I take my share of the blame for this. If the SNP wasn't going to lead, the wider movement should have taken the lead ourselves. The only organisation capable of doing that was the Scottish Independence Convention (of which I'm an active member).
It has membership from every political party and national organisation which is pro-independence as well as membership by regional forums of all the local groups. No-one is excluded; this is as 'together' as it gets.
Which can sometimes make it slow going. We've done some useful things but it clearly hasn't been enough.

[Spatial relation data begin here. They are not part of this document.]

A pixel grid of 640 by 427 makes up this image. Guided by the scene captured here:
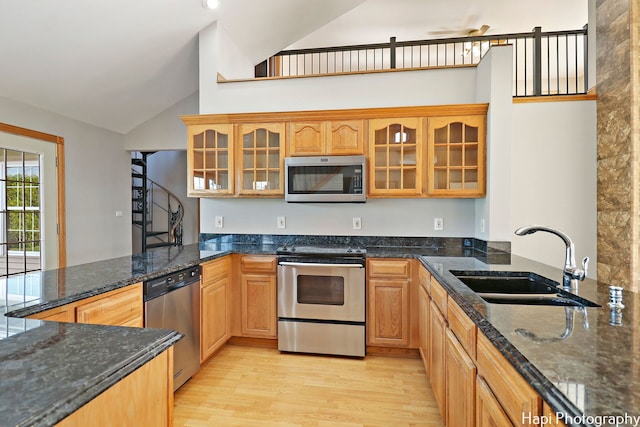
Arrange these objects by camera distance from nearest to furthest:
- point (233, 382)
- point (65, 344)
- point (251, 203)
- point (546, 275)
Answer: point (65, 344)
point (546, 275)
point (233, 382)
point (251, 203)

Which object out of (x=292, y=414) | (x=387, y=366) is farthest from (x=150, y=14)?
(x=387, y=366)

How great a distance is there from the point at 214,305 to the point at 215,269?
0.97ft

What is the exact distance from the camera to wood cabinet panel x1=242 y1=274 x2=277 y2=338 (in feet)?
10.1

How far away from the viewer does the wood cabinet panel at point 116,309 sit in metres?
1.62

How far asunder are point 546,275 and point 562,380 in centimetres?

And that in itself is really frustrating. As well as all the obvious backdrop of UK politics unravelling, SIC's new in-depth internal polling shows real shifts in how people are feeling and signs of substantial movement of a large undecided group towards rethinking its position.
Our opportunity couldn't be much better but our response couldn't be much worse. We're starting to make arch-ditherer Gordon Brown look decisive...
But while it has taken too long, the SIC is now close to starting an initiative that I think can turn this indecision and inaction around. Finally it looks like we're genuinely on the cusp of launching an all-movement pro-independence campaign organisation. If it gets resources and has united support it could shift the polls by five per cent with perhaps six months of campaigning.
From there our options open up. The only reason for this whole 'when the time is right' thing is because we aren't taking control of events.
But – and I can't stress this enough – if, between us, we start to complain and snipe and undermine a genuinely all-movement initiative, I don't see what we do next. We'll have to resign ourselves to the jump/hide dichotomy. Well, apart from those who drift away.
It's now two years since I felt we'd hit a state of full paralysis; this time last year I was arguing with people that only when we all accepted that this really is paralysis and not patience would we be able to make progress.
At least now I think most people realise that this is indeed paralysis and not wisdom. So it's what we do next that really counts.
Get behind a national campaign organisation, make having our own currency our official policy, resist a lurch to the right, turn our minds seriously to the other big questions to which we need answers and get on with a coordinated national attempt to get five per cent of voters to change their minds. Then demand a referendum and win it.
This is by far the best path open to us. Let us, together, take that path enthusiastically – or live to regret it.